Whistleblowers as suggested by Dr. Fabiyi would not live long enough to tell their stories either in a country where "warlordism" has further assumed the status of a territorial base of power with the accruing privileges of a manufactured authority. Anybody, except the privileged super class, can be kidnapped anywhere for the price of a bounty on the orders of a "manufactured higher power". If the whistleblower escapes reprisals by going underground, does he or she also do so with his entire family or with kith and kin in the village? Justice in this instance could be as much retributive as it is distributive where witness protection is essentially non-existent. For that innocent Nigerian, the jungle law is also the law of self-preservation, the key being never witness a crime; to do so means the individual is a dead meat. Crime may be location-specific, punishment and consequences deriving there from may however be jointly and severally applied, spreading far and wide even beyond the limits of one's village. The folks and all and sundry who hardly know their "whistleblower " son is entangled with the law one way or the other, would wake up to a bad dream, a band of armed police. The one misfortune any village would pray not to have is the occupation force of the Nigerian police. By the time it would be over, half of the women folks both married and unmarried would have been assaulted and raped. The Nigerian police do not keep the peace without a collateral damage; there is also no third force to police the police; therefore nothing would happen and life rolls on.

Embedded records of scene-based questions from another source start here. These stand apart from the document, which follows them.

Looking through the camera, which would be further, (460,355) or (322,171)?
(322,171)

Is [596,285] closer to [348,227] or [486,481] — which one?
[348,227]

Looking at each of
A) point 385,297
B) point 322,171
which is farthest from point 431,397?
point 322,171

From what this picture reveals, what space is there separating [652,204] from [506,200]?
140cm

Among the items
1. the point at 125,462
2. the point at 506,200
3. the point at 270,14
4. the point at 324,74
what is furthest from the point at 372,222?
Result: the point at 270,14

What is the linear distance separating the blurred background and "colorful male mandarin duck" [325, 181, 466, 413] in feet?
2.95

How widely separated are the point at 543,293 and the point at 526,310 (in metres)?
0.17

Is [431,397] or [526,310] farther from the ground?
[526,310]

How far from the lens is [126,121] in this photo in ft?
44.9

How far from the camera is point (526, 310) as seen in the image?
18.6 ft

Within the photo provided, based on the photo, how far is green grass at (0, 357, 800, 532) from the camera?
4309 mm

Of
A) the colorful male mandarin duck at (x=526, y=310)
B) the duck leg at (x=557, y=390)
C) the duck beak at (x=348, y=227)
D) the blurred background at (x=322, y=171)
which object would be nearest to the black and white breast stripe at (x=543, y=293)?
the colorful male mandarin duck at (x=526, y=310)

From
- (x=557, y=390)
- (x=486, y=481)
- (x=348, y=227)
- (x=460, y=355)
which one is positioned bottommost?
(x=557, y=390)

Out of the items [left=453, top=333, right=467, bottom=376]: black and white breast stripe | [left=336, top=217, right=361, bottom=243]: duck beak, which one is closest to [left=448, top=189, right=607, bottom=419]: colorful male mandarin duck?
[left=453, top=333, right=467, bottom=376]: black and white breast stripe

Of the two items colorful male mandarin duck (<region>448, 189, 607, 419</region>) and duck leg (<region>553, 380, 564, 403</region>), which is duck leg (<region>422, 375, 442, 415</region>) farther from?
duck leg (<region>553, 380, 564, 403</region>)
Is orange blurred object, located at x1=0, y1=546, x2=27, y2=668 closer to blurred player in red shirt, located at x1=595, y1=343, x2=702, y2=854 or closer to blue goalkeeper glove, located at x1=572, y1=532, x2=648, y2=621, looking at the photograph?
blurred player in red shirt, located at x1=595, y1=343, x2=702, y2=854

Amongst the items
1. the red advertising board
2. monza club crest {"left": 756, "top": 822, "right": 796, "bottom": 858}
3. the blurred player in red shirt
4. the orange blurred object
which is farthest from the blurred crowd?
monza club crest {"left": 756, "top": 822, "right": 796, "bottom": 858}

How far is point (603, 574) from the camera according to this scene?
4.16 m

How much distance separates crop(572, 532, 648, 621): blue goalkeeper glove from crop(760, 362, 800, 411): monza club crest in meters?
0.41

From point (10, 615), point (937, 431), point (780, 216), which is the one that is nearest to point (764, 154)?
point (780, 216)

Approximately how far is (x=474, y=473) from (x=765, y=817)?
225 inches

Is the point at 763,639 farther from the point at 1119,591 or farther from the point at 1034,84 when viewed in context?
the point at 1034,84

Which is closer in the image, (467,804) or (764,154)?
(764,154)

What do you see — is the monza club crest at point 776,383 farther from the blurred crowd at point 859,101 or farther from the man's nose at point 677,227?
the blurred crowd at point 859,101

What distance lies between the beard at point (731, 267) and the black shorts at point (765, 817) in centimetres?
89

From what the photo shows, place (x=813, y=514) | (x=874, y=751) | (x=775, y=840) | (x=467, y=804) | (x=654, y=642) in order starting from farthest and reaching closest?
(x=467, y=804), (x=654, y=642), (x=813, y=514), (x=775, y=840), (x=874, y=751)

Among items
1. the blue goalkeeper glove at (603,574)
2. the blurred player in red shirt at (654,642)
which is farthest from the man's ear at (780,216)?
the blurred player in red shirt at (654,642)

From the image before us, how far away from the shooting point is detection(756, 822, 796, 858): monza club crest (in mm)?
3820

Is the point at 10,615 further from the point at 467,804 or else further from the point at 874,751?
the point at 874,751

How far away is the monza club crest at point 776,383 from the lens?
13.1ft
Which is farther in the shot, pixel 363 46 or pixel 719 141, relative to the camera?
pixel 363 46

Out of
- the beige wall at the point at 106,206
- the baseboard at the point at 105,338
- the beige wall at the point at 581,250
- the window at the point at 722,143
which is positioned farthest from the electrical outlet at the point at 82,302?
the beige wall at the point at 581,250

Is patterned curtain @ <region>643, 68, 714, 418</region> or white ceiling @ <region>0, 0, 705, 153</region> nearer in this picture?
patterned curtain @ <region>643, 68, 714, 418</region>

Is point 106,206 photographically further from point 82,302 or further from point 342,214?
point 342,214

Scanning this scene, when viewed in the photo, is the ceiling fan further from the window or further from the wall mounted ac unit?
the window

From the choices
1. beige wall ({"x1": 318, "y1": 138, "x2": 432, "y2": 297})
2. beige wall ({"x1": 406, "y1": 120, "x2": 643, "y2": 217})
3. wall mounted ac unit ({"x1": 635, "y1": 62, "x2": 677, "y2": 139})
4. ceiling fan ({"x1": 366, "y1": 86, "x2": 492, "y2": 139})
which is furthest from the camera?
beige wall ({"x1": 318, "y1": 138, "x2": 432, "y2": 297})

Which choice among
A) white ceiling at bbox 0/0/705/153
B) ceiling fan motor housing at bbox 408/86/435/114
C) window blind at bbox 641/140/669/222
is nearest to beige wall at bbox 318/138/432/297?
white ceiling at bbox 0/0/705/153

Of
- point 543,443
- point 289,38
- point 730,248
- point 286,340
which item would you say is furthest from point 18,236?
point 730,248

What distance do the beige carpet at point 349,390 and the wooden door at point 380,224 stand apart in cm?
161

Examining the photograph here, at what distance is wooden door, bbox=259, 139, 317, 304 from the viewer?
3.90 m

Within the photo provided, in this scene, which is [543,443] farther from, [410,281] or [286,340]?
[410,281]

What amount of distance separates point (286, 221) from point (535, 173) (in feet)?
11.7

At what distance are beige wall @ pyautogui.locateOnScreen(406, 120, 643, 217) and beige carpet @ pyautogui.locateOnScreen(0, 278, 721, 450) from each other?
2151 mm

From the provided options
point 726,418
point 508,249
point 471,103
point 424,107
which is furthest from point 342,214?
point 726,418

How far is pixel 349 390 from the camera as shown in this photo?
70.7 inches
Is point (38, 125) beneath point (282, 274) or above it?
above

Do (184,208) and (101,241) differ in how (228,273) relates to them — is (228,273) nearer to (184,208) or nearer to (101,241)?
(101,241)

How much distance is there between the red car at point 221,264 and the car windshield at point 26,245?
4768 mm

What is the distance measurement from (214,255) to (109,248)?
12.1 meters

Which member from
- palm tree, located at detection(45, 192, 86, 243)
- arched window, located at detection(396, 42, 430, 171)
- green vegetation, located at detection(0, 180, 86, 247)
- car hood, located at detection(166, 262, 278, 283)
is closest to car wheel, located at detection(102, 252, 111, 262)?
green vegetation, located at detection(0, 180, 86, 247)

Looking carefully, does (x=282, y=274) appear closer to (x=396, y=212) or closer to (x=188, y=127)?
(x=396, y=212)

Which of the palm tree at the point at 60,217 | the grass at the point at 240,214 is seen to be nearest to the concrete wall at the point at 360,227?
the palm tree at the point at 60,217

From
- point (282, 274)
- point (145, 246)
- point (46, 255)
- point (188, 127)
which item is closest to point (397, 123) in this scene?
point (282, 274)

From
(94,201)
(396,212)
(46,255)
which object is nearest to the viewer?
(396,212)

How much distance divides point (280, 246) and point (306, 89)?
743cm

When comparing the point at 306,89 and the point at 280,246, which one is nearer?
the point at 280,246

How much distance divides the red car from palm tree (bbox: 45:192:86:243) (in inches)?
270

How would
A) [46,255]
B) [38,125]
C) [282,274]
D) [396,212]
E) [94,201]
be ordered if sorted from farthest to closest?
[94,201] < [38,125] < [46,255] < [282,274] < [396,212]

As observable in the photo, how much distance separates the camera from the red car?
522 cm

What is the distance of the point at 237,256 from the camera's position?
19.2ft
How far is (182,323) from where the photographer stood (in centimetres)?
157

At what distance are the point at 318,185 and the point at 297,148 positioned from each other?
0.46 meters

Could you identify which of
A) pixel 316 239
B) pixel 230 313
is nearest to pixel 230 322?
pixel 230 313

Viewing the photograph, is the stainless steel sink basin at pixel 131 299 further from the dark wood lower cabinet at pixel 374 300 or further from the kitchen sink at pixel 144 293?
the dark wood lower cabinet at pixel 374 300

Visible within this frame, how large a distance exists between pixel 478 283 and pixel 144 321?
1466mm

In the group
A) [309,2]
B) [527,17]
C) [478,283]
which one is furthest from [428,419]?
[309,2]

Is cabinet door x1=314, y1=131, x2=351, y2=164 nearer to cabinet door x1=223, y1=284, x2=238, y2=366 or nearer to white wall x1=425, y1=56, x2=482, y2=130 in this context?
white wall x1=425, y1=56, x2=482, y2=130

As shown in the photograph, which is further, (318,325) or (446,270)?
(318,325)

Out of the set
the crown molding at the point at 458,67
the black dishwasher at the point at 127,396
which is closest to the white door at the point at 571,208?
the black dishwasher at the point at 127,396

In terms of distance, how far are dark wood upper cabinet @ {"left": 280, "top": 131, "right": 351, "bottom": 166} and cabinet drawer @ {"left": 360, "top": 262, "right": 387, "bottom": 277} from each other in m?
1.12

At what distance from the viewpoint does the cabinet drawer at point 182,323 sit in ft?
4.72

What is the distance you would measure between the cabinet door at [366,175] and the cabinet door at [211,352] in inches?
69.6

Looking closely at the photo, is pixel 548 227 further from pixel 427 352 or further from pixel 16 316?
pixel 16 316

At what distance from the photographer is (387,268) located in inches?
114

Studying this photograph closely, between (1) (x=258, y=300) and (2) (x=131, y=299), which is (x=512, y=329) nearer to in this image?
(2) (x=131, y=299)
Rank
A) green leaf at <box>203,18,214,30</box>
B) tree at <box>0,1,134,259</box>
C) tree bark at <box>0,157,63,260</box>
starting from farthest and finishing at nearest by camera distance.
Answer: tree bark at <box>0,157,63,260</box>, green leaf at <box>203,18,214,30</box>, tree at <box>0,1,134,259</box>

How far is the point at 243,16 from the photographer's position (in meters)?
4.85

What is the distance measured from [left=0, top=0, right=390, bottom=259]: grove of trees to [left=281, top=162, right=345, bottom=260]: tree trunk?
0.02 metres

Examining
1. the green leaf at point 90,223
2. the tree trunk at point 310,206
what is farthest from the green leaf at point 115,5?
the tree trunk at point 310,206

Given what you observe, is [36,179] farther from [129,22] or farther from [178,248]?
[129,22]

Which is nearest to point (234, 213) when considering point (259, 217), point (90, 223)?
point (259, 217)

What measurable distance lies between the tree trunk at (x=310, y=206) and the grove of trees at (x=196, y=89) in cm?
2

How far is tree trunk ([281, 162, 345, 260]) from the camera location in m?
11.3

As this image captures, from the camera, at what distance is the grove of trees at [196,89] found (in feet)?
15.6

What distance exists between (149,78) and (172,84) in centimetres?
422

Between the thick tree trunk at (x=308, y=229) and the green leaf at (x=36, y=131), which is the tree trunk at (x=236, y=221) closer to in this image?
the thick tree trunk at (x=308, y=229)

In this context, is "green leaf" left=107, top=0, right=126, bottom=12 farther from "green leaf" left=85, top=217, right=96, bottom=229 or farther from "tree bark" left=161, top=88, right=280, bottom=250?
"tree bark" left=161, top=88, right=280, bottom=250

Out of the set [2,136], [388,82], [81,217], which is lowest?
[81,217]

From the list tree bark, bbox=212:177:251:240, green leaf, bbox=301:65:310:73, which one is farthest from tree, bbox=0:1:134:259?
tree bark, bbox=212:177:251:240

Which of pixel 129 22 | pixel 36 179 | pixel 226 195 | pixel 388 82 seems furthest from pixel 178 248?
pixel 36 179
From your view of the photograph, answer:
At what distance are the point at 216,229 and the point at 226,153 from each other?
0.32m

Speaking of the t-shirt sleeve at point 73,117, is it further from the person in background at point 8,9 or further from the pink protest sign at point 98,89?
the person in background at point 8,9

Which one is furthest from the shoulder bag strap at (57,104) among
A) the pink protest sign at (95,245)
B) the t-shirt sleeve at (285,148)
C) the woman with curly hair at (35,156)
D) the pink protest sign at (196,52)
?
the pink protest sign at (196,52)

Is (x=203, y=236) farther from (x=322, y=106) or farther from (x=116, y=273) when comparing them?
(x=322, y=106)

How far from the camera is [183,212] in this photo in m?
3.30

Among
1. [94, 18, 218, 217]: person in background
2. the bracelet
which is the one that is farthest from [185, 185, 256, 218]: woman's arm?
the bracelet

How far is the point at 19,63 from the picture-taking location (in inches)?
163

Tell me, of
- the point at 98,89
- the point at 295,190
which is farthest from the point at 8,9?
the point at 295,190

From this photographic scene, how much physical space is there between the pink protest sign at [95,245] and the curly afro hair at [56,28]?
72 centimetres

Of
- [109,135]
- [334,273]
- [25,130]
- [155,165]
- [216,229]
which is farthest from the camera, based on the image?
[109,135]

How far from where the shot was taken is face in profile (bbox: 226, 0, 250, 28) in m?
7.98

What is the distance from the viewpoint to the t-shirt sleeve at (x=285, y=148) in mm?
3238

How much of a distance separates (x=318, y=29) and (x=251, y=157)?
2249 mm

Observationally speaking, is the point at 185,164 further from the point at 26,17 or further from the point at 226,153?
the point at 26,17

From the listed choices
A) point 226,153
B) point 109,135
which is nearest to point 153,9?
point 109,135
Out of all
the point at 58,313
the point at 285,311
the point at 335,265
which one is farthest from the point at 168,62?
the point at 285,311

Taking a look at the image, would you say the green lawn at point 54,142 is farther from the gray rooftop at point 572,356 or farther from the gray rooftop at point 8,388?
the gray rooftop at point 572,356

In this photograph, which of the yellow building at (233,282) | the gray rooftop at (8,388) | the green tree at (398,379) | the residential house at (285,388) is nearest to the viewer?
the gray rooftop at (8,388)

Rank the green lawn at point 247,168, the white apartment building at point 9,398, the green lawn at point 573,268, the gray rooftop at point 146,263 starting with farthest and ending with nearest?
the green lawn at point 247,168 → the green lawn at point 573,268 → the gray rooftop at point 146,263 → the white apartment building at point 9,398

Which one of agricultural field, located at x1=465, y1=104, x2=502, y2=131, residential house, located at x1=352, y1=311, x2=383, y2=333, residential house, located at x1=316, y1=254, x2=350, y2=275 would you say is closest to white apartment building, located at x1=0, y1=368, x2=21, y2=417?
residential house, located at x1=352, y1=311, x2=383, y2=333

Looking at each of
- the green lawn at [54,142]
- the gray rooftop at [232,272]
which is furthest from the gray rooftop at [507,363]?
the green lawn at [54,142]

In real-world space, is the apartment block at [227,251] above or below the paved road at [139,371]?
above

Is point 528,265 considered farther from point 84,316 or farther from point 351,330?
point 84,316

The underlying concern then would not be a case of speculation or any bordering on "Probability" even if the frequency of occurrence and the likelihood of occurrence lack any commonality in provenance. Does it then mean corruption as is known in Nigeria can never be eradicated? The short answer is yes; however it can be managed and minimized only if Nigeria begins to make that "Rational Decision" to embrace "Change" in the age of Obama. The reason for that answer is that bribery and corruption have come to stay to symbolize pleasure. However, the only way such a pleasure remains eternally fulfilling is by living in the moment, enjoying it as long as it lasts. Incidentally, Nigerians live in the moment. The future is now.